Dieser Bildungsweg mit dem eidgenössischen Fachausweis in der ersten Stufe und dem darauf aufbauenden eidgenössischen Diplom ist in anderen Berufen bereits sehr beliebt und führt dort zum so genannten «Meister».
Mit dem Projekt «ICT Competence Framework» des Berufsverbandes ICT Berufsbildung Schweiz wird angestrebt, dass die Abschlüsse von der Grund- bis zur höchsten Weiterbildung transparent sind und im europäischen Kontext klar eingeordnet werden können.

Neu: Berufslehre Betriebsinformatik


Die Berufslehre Informatik mit EFZ beginnt 2014 mit einer revidierten Bildungsverordnung (BIVO) und einem von der Wirtschaft mitgestaltetem Bildungsplan. Die Fachrichtungen Applikationsentwicklung und Systemtechnik sind gut etabliert. Diese «Profile» wurden etwas geschärft.

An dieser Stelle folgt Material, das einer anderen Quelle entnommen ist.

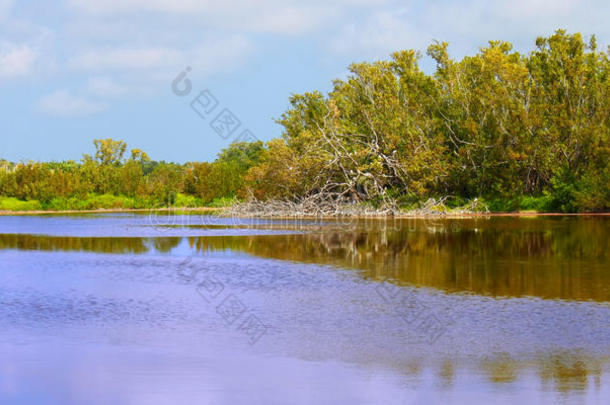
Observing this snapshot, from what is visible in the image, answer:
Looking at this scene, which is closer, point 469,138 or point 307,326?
point 307,326

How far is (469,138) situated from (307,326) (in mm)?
35958

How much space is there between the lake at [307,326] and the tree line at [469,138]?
68.6 ft

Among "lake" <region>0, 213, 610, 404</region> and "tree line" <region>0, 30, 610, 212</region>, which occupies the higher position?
"tree line" <region>0, 30, 610, 212</region>

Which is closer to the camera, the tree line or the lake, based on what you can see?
the lake

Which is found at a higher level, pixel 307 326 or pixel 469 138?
pixel 469 138

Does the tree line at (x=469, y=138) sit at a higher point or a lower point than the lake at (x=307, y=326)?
higher

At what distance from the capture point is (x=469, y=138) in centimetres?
4369

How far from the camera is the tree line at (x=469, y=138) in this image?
132 ft

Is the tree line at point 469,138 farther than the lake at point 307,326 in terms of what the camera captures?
Yes

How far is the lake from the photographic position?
6840 mm

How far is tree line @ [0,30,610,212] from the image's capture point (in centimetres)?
4034

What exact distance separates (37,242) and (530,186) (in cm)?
3036

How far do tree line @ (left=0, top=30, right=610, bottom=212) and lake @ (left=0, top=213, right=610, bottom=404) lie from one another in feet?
68.6

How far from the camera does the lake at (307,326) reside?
684 cm
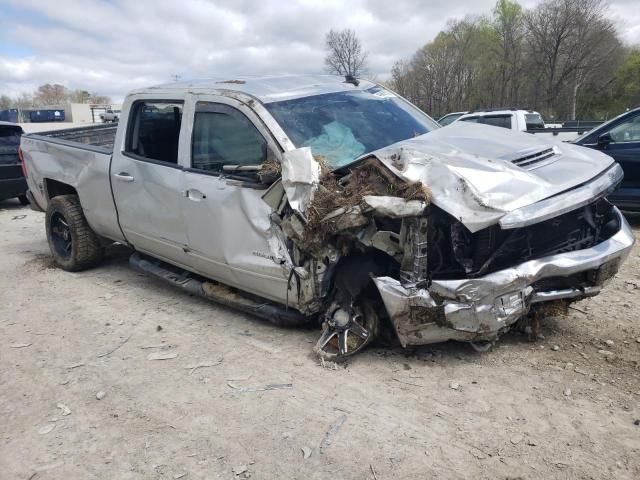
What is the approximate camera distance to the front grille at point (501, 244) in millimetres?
2967

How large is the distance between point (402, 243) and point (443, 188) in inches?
15.8

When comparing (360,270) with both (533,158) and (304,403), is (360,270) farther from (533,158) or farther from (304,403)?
(533,158)

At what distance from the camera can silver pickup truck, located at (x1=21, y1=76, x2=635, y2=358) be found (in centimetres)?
290

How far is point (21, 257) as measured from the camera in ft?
21.3

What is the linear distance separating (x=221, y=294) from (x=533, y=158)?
8.44 ft

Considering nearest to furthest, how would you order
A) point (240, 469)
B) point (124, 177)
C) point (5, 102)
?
1. point (240, 469)
2. point (124, 177)
3. point (5, 102)

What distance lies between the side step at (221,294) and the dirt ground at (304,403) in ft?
0.55

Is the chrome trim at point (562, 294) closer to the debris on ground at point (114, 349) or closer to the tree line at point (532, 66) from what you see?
the debris on ground at point (114, 349)

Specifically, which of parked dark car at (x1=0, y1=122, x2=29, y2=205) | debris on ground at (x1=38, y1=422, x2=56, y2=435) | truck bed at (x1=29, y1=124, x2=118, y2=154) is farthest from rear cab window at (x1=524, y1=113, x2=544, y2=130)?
debris on ground at (x1=38, y1=422, x2=56, y2=435)

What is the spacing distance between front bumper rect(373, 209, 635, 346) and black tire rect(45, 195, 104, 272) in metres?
3.84

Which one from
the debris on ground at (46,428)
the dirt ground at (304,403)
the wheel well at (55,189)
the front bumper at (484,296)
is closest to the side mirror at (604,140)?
the dirt ground at (304,403)

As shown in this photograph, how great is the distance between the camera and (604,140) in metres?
6.61

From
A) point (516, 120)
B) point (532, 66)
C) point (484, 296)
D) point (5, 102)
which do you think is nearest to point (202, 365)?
point (484, 296)

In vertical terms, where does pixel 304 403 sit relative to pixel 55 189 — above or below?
below
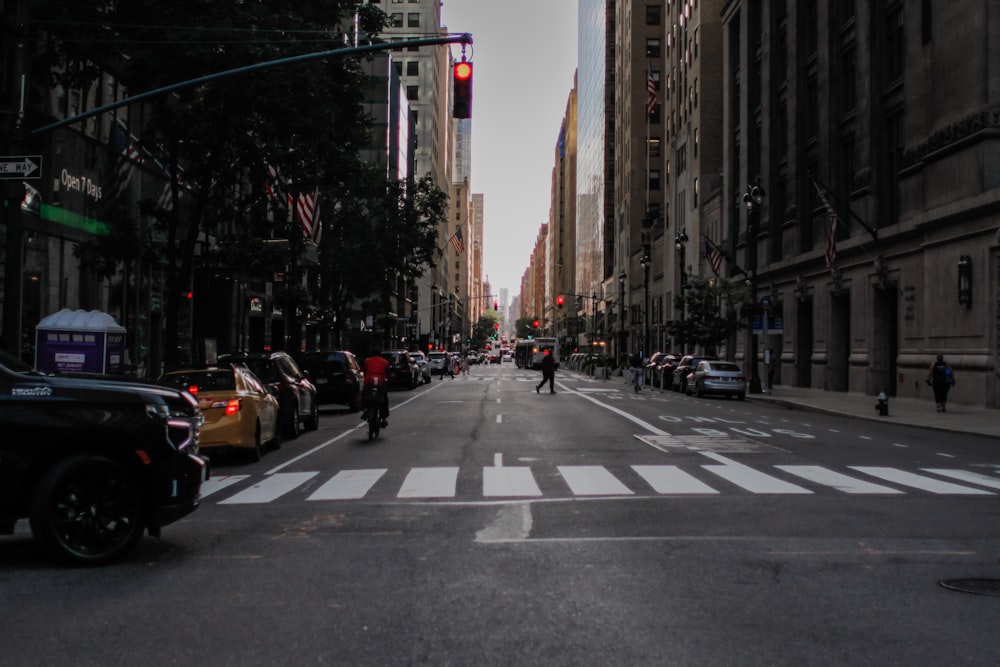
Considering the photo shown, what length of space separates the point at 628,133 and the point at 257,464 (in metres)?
97.4

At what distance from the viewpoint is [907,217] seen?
35.5m

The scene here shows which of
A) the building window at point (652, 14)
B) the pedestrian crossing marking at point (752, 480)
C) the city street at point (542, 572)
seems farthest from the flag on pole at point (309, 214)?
the building window at point (652, 14)

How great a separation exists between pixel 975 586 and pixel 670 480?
5852mm

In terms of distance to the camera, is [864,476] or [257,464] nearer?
[864,476]

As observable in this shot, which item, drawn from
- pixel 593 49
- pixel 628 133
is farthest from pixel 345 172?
pixel 593 49

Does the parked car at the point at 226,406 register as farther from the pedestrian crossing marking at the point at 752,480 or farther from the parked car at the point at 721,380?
the parked car at the point at 721,380

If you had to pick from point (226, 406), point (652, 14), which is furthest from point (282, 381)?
point (652, 14)

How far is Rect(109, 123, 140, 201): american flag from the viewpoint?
27719 mm

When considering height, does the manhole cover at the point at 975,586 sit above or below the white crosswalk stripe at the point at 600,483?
above

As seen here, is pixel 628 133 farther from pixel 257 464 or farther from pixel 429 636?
pixel 429 636

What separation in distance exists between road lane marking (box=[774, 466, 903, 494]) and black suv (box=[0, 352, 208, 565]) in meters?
7.82

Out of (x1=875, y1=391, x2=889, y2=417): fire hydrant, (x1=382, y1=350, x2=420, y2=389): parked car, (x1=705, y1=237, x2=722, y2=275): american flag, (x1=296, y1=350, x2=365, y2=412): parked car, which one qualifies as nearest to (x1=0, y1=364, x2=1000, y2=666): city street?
(x1=875, y1=391, x2=889, y2=417): fire hydrant

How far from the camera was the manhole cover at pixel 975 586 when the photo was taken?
6.31 meters

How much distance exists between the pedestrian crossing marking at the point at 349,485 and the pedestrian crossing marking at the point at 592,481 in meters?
2.52
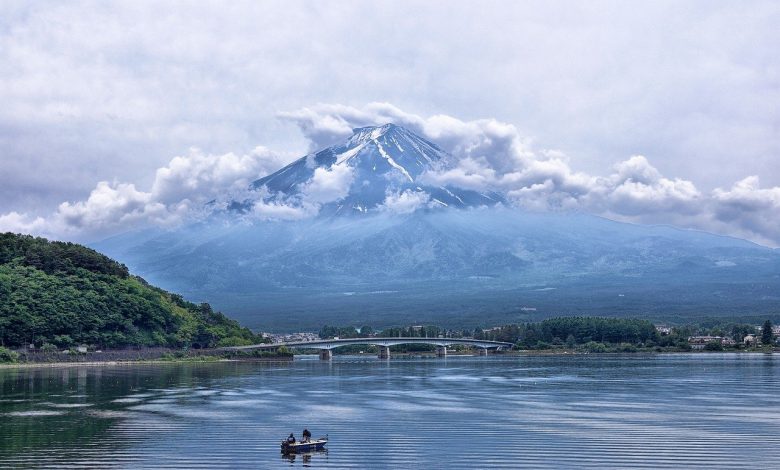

Die Fachrichtung Betriebsinformatik ist neu und wurde aufgrund der Bedürfnisse der Firmen entwickelt. Es ist der ICT Fachmann (frau), welcher sehr breit ausgebildet ist und im Fokus den Betrieb und Unterhalt von IT-Dienstleistungen hat. Aktuelle Unterlagen zur neuen BIVO sind bei ict-berufsbildung.ch zu finden.
Für die Grundbildung ICT heisst es nach vorne schauen und so viele Jugendliche und Erwachsene Quereinsteiger wie möglich dazu zu motivieren, in die Branche einzusteigen. Ausbildungsplätze in der ICT schaffen, das ist und bleibt das zentrale Thema für jeden Betrieb.